Jewell says that Broccoli was "lucky" in terms of how he got the Bond franchise. "Producer Harry Saltzman was the one who eventually locked up the rights to all of Ian Fleming's stories except for 'Casino Royale,' " he says.
"Then Saltzman couldn't get the money to produce the first Bond film, so he linked up with Cubby, who had a relationship with United Artists."
They were an ill-paired producing team. "Cubby was the one behind the money, but then as time went on . . . Cubby was the one who really made everything click," Jewell says.
"Harry would spew out like five ideas, and two of them were absolutely wonderful and three of them were horrible," recalls Mankiewicz.

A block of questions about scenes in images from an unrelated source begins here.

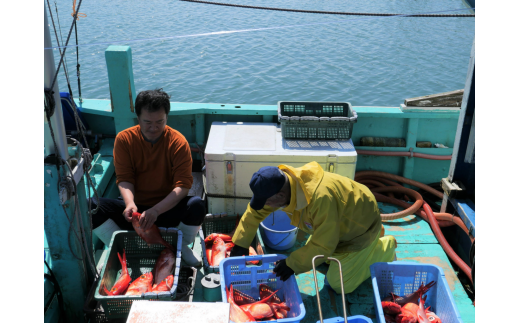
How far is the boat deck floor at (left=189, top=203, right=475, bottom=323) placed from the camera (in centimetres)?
303

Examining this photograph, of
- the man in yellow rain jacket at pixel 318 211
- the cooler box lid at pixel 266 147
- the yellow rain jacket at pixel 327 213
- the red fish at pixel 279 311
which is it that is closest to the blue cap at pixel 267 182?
the man in yellow rain jacket at pixel 318 211

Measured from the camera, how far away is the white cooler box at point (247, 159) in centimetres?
368

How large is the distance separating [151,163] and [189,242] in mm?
701

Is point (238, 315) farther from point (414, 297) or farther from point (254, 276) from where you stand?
A: point (414, 297)

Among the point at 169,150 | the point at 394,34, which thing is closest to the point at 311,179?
the point at 169,150

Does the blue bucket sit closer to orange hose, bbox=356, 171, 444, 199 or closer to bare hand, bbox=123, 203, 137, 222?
bare hand, bbox=123, 203, 137, 222

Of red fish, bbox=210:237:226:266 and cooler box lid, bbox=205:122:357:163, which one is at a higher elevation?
cooler box lid, bbox=205:122:357:163

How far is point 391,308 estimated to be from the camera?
276cm

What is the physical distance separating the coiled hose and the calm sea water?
5.64m

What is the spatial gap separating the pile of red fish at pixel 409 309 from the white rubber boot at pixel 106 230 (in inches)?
81.4

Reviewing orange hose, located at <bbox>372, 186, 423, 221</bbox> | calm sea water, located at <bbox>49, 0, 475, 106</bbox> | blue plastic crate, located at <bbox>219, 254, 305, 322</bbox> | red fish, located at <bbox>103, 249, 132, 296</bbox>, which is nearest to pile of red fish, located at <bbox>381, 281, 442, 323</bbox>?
blue plastic crate, located at <bbox>219, 254, 305, 322</bbox>

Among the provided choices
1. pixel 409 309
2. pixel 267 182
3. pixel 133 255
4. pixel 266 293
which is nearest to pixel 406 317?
pixel 409 309

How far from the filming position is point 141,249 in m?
3.14

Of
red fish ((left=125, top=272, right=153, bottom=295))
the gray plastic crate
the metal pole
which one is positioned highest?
the metal pole
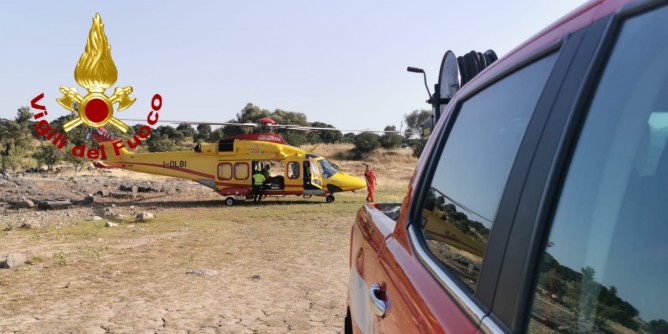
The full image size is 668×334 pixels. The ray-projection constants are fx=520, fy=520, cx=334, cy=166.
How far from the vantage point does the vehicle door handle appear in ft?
6.08

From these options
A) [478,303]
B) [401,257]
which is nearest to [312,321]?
[401,257]

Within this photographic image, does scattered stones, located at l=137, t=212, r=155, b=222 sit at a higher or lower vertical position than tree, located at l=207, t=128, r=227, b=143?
lower

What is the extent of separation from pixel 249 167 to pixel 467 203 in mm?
18757

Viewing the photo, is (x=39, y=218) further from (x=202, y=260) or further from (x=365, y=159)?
(x=365, y=159)

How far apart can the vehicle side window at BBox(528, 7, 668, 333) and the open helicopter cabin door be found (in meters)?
18.9

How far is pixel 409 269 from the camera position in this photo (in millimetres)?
1759

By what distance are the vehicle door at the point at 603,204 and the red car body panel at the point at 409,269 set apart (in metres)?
0.12

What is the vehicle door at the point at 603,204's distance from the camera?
0.84 metres

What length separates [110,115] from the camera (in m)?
18.3

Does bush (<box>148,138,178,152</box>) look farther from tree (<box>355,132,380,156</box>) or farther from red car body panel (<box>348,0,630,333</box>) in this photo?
red car body panel (<box>348,0,630,333</box>)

"He said in 'Live and Let Die,' Bond is asleep in bed and he thinks Solitaire is in bed next to him, but he opens his eyes and a crocodile is in bed with him. I said, 'Harry? Why doesn't the crocodile eat him? 'He said, 'I don't know. You are the writer.' That was Harry."
Broccoli, says Mankiewicz, really enjoyed the money Bond gave him. "He owned race horses, and he loved to gamble," he says. "Harry wanted to be Howard Hughes, and he bought Technicolor . . . and everything Harry bought turned to dust."

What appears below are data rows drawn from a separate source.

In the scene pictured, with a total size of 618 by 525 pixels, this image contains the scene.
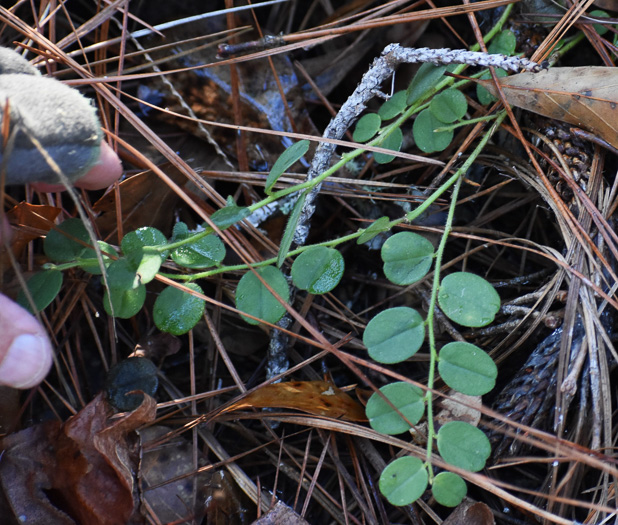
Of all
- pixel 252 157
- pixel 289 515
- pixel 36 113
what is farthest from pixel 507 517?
pixel 36 113

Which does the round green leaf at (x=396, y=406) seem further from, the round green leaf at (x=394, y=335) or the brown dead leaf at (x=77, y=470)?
the brown dead leaf at (x=77, y=470)

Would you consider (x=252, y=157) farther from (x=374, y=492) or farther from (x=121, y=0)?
(x=374, y=492)

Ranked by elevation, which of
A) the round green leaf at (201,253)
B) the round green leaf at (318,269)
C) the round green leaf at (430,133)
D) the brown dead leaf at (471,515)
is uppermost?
the round green leaf at (430,133)

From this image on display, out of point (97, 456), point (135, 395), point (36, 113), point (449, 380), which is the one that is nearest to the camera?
point (36, 113)

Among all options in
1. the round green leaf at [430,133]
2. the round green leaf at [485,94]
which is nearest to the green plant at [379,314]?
the round green leaf at [430,133]

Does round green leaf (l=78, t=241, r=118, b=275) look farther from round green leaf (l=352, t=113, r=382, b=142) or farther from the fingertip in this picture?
round green leaf (l=352, t=113, r=382, b=142)

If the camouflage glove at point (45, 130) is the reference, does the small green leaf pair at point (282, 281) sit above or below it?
below
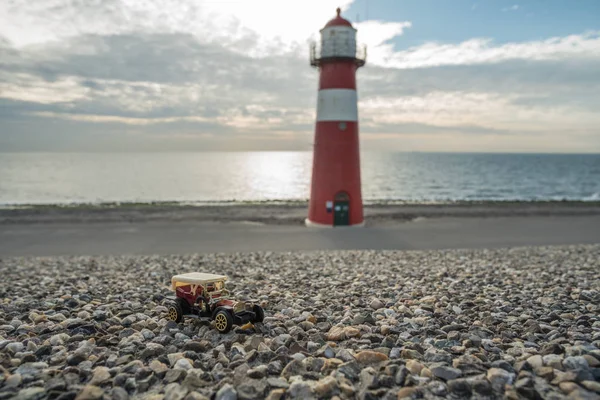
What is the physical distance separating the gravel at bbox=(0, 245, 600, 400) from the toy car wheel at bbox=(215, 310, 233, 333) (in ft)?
0.36

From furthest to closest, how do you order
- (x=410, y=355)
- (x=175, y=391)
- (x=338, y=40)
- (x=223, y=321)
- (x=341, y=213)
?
(x=341, y=213) → (x=338, y=40) → (x=223, y=321) → (x=410, y=355) → (x=175, y=391)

Saltzman's involvement with Bond ended after 1974's "Man with the Golden Gun."
One person who was interested in taking over Saltzman's interest was David Frost of "Frost/Nixon" fame. "Cubby didn't want him," Jewell says. "Eventually he talked United Artists into buying Harry's half of the company, and then basically he was in complete control from that point on. Now it's a family franchise that has been handed down."
Jewell says he has a difficult time communicating to his students just how special the Bond films were when they first appeared in the 1960s -- their popularity also spawned TV's "The Man From U.N.C.L.E." and movie series featuring James Coburn as Derek Flint and Dean Martin as Matt Helm.

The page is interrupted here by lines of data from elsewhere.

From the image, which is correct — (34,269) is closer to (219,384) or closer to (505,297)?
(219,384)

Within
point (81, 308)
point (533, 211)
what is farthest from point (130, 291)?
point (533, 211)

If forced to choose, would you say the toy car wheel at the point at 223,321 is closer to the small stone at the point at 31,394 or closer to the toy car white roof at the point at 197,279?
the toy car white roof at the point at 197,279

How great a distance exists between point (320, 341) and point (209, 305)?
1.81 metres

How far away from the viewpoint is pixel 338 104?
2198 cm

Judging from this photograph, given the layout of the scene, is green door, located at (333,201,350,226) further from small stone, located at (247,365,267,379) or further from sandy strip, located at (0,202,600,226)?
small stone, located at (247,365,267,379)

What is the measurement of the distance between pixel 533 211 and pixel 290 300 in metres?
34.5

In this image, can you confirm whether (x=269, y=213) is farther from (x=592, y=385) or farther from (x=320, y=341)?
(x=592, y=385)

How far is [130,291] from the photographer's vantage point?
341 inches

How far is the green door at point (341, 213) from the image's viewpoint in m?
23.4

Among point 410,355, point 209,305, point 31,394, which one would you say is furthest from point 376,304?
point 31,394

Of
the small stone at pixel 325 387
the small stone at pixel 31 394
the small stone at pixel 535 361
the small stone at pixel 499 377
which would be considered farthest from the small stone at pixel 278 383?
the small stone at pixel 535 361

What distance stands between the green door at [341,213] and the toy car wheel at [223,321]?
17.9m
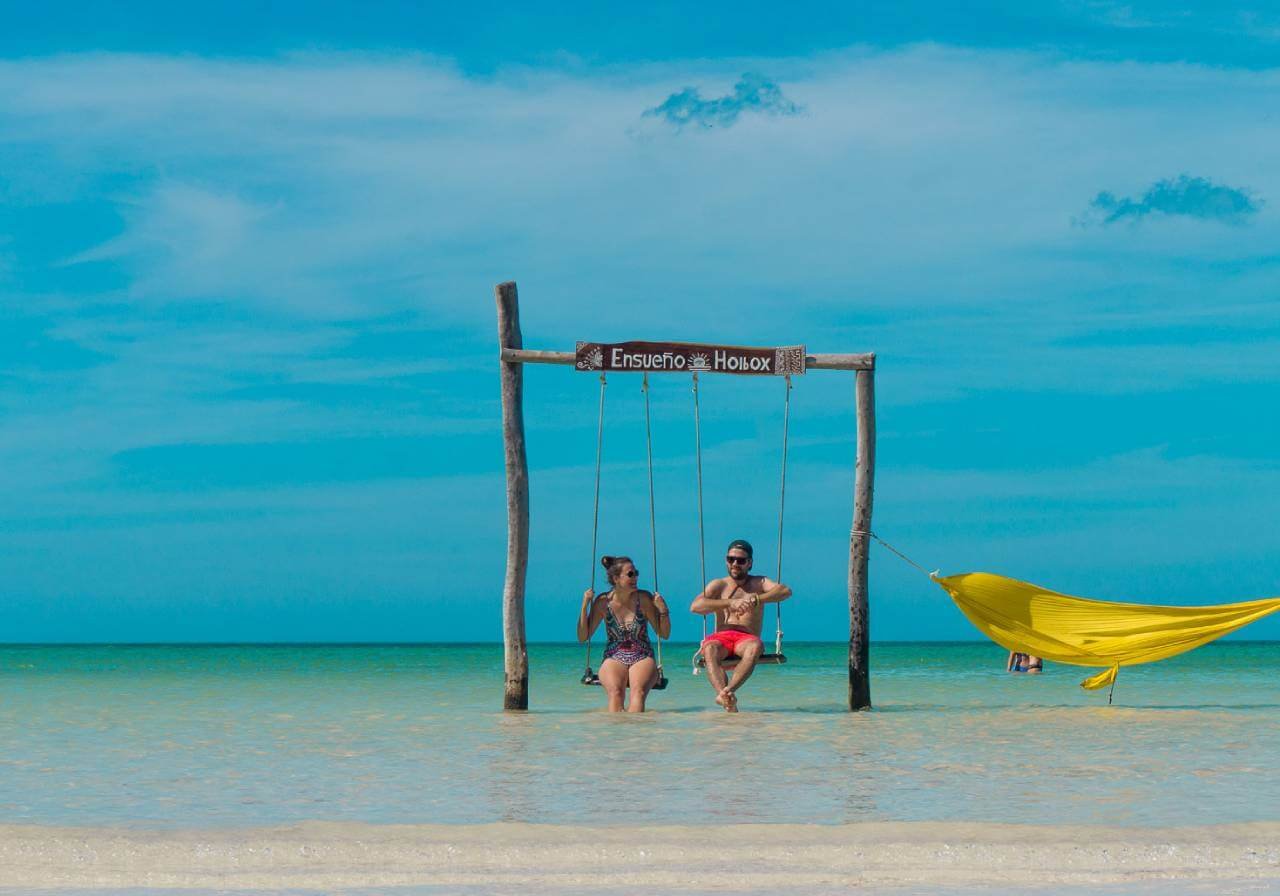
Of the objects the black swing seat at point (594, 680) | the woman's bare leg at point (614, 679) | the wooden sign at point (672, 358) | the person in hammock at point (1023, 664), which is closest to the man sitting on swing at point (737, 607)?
the black swing seat at point (594, 680)

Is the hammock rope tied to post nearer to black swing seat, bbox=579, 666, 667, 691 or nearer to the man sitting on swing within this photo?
the man sitting on swing

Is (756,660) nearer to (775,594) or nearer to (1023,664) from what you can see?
(775,594)

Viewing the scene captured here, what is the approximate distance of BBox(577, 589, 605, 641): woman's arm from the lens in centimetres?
1006

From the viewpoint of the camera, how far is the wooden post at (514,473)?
34.4 ft

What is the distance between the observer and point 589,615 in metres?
10.1

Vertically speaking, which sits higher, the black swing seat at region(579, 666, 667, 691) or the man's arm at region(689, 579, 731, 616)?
the man's arm at region(689, 579, 731, 616)

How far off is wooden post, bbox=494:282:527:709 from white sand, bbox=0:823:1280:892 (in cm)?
480

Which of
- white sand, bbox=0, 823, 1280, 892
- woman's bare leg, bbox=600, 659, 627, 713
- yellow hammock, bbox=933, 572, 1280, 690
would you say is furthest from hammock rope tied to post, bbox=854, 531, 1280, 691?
white sand, bbox=0, 823, 1280, 892

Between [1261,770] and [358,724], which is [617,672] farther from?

Though Fleming's books were written in a Cold War context, he notes, Broccoli and Saltzman got the idea to depoliticize the scripts "and to develop the films in a way so that they would be timeless by adding this whole notion of SPECTRE, this worldwide criminal power-seeking organization that wanted to control everything. From that point on it was fairly easy to make the stories, then speak to the changes in the cultural climate."
Wilson says that his stepfather always stated "Bond was bigger than the actor who played him."
Barbara Broccoli adds that "For him [her father] it was always about putting all the money on the screen, and I think audiences have responded to that over the years. They know if they pay their money and give up their two hours, they are going to be taken on an adventure."